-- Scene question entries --
• • • • • • •

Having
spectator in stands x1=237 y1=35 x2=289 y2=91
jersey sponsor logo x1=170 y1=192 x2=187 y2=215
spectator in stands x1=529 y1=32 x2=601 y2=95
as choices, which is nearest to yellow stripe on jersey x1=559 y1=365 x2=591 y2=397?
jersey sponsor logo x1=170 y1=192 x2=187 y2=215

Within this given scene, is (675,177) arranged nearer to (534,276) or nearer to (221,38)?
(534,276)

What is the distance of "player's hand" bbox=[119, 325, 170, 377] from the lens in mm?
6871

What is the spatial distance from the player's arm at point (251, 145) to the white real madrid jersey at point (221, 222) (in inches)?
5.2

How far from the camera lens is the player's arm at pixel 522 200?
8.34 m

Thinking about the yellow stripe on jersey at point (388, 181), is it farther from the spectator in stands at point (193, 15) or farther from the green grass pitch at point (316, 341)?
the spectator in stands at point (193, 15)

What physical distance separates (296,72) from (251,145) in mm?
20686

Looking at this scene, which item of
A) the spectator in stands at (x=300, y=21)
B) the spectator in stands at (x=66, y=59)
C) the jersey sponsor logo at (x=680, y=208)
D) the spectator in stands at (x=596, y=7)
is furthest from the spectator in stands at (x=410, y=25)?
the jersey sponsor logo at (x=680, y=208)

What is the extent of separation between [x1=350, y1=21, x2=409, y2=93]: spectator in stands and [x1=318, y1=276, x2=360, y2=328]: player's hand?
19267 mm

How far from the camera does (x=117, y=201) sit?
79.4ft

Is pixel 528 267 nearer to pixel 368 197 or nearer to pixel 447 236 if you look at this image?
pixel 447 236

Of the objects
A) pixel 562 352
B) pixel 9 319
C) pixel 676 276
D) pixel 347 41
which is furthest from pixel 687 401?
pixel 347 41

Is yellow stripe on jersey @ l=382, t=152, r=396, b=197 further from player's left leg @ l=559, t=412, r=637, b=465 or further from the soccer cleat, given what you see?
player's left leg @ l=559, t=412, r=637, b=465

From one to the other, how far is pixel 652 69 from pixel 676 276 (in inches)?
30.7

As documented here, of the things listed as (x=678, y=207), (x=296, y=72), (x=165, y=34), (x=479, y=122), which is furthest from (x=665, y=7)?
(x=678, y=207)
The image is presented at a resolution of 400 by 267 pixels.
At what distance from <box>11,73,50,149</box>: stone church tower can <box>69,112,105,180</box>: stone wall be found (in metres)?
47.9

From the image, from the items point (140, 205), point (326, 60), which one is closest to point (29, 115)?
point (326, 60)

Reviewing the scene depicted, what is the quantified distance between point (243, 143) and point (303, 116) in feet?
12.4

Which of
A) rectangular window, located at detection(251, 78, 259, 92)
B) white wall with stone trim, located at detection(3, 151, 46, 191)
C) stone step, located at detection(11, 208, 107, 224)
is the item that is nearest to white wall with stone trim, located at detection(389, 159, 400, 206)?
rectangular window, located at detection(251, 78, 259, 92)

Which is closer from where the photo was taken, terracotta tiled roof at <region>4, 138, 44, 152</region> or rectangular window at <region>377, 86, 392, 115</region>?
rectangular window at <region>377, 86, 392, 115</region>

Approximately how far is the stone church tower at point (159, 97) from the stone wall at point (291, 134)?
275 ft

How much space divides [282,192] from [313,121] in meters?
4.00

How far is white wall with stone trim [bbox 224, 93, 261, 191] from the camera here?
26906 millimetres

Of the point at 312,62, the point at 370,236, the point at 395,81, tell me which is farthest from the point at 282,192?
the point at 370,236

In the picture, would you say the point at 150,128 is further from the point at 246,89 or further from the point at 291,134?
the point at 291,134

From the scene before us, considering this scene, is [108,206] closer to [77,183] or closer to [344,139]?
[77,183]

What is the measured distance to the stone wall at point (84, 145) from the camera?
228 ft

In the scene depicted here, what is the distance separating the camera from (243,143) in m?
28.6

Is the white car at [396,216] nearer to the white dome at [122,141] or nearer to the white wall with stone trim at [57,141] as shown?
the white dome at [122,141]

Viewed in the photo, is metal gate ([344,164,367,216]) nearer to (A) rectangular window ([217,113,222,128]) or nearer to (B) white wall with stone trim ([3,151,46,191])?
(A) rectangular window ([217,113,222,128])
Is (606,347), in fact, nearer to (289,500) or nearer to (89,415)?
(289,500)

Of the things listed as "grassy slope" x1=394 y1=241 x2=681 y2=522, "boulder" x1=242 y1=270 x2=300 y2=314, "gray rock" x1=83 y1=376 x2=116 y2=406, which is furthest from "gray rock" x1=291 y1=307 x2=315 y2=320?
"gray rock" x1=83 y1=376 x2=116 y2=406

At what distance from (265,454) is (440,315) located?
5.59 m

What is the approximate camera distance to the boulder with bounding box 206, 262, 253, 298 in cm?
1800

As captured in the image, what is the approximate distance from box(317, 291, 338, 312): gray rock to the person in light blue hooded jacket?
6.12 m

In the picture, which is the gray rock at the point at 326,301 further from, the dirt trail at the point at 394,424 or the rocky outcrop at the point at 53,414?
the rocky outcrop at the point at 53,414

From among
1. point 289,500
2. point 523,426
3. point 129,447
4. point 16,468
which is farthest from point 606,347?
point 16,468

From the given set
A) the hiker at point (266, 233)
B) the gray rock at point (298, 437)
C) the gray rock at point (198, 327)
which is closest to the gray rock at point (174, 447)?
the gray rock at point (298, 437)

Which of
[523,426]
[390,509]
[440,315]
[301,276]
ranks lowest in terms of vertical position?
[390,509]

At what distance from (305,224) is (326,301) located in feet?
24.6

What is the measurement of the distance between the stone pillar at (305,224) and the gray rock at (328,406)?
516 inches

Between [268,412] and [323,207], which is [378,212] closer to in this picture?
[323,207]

• • • • • • •

Revise every entry above so that each occurrence of "player's arm" becomes "player's forearm", leaving all other text unchanged.

-- THE SOLUTION --
Having
spectator in stands x1=237 y1=35 x2=289 y2=91
jersey sponsor logo x1=170 y1=192 x2=187 y2=215
spectator in stands x1=529 y1=32 x2=601 y2=95
as choices, which is nearest to yellow stripe on jersey x1=559 y1=365 x2=591 y2=397?
jersey sponsor logo x1=170 y1=192 x2=187 y2=215

Within this given scene, is (675,177) arranged nearer to (534,276) or nearer to (221,38)?
(534,276)

What is the distance of "player's hand" bbox=[119, 325, 170, 377] from the lens in mm?
6871

What is the spatial distance from the player's forearm at point (251, 145) to the white real madrid jersey at point (221, 222) (in inches)?
5.2

How far from the camera lens is the player's forearm at pixel 522 200?
8.34 m

Thinking about the yellow stripe on jersey at point (388, 181), is it farther from the spectator in stands at point (193, 15) or farther from the green grass pitch at point (316, 341)?
the spectator in stands at point (193, 15)

What physical distance separates (296,72) from (251,145) in mm?
20686

Looking at this scene, which item of
A) the spectator in stands at (x=300, y=21)
B) the spectator in stands at (x=66, y=59)
C) the jersey sponsor logo at (x=680, y=208)
D) the spectator in stands at (x=596, y=7)
is furthest from the spectator in stands at (x=410, y=25)?
the jersey sponsor logo at (x=680, y=208)

What is the extent of separation between [x1=350, y1=21, x2=409, y2=93]: spectator in stands and [x1=318, y1=276, x2=360, y2=328]: player's hand?
19267 mm

How far from the camera does (x=117, y=201) sit?
79.4ft

Is pixel 528 267 nearer to pixel 368 197 or nearer to pixel 447 236 if you look at this image?
pixel 447 236

Of the objects
A) pixel 562 352
B) pixel 9 319
C) pixel 676 276
D) pixel 347 41
which is furthest from pixel 687 401?
pixel 347 41

Is yellow stripe on jersey @ l=382, t=152, r=396, b=197 further from player's left leg @ l=559, t=412, r=637, b=465 or further from the soccer cleat, given what you see?
player's left leg @ l=559, t=412, r=637, b=465

From one to the other, how far is pixel 652 69 from pixel 676 276 (in inches)?
30.7

As documented here, of the things listed as (x=678, y=207), (x=296, y=72), (x=165, y=34), (x=479, y=122), which is furthest from (x=665, y=7)?
(x=678, y=207)
The image is presented at a resolution of 400 by 267 pixels.
At what distance from <box>11,73,50,149</box>: stone church tower can <box>69,112,105,180</box>: stone wall be found (in metres)?
47.9

From the image, from the items point (140, 205), point (326, 60), which one is closest to point (29, 115)?
point (326, 60)

Reviewing the scene depicted, what is the quantified distance between point (243, 143) and point (303, 116) in feet?
12.4

Which of
A) rectangular window, located at detection(251, 78, 259, 92)
B) white wall with stone trim, located at detection(3, 151, 46, 191)
C) stone step, located at detection(11, 208, 107, 224)
is the item that is nearest to white wall with stone trim, located at detection(389, 159, 400, 206)?
rectangular window, located at detection(251, 78, 259, 92)

Which is closer from where the photo was taken, terracotta tiled roof at <region>4, 138, 44, 152</region> or rectangular window at <region>377, 86, 392, 115</region>?
rectangular window at <region>377, 86, 392, 115</region>

Approximately how far is the stone church tower at point (159, 97) from the stone wall at point (291, 134)?
275 ft

How much space divides [282,192] from [313,121] in meters?
4.00

How far is white wall with stone trim [bbox 224, 93, 261, 191] from the camera here?
26906 millimetres

Of the point at 312,62, the point at 370,236, the point at 395,81, tell me which is farthest from the point at 282,192?
the point at 370,236

In the picture, would you say the point at 150,128 is further from the point at 246,89 or further from the point at 291,134?
the point at 291,134

From the scene before us, considering this scene, is [108,206] closer to [77,183] or closer to [344,139]?
[77,183]

What is the measured distance to the stone wall at point (84, 145) from the camera?
228 ft

In the scene depicted here, what is the distance separating the camera from (243,143) in m?
28.6

Is the white car at [396,216] nearer to the white dome at [122,141] or nearer to the white wall with stone trim at [57,141] as shown?
the white dome at [122,141]

Viewed in the photo, is metal gate ([344,164,367,216]) nearer to (A) rectangular window ([217,113,222,128]) or nearer to (B) white wall with stone trim ([3,151,46,191])?
(A) rectangular window ([217,113,222,128])
Is (606,347), in fact, nearer to (289,500) or nearer to (89,415)?
(289,500)

Of the things listed as "grassy slope" x1=394 y1=241 x2=681 y2=522, "boulder" x1=242 y1=270 x2=300 y2=314, "gray rock" x1=83 y1=376 x2=116 y2=406, which is furthest from "gray rock" x1=291 y1=307 x2=315 y2=320?
"gray rock" x1=83 y1=376 x2=116 y2=406

At what distance from (265,454) is (440,315) located?
5.59 m

What is the approximate camera distance to the boulder with bounding box 206, 262, 253, 298 in cm?
1800

As captured in the image, what is the approximate distance from box(317, 291, 338, 312): gray rock to the person in light blue hooded jacket?
6.12 m

In the picture, which is the gray rock at the point at 326,301 further from, the dirt trail at the point at 394,424 or the rocky outcrop at the point at 53,414?
the rocky outcrop at the point at 53,414

From among
1. point 289,500
2. point 523,426
3. point 129,447
4. point 16,468
which is farthest from point 606,347?
point 16,468

From the given set
A) the hiker at point (266, 233)
B) the gray rock at point (298, 437)
C) the gray rock at point (198, 327)
which is closest to the gray rock at point (174, 447)?
the gray rock at point (298, 437)

Which of
[523,426]
[390,509]
[440,315]
[301,276]
ranks lowest in terms of vertical position?
[390,509]

At what distance from (305,224) is (326,301) located in feet?
24.6

What is the measurement of the distance between the stone pillar at (305,224) and the gray rock at (328,406)?
516 inches

Between [268,412] and [323,207], which is [378,212] closer to in this picture?
[323,207]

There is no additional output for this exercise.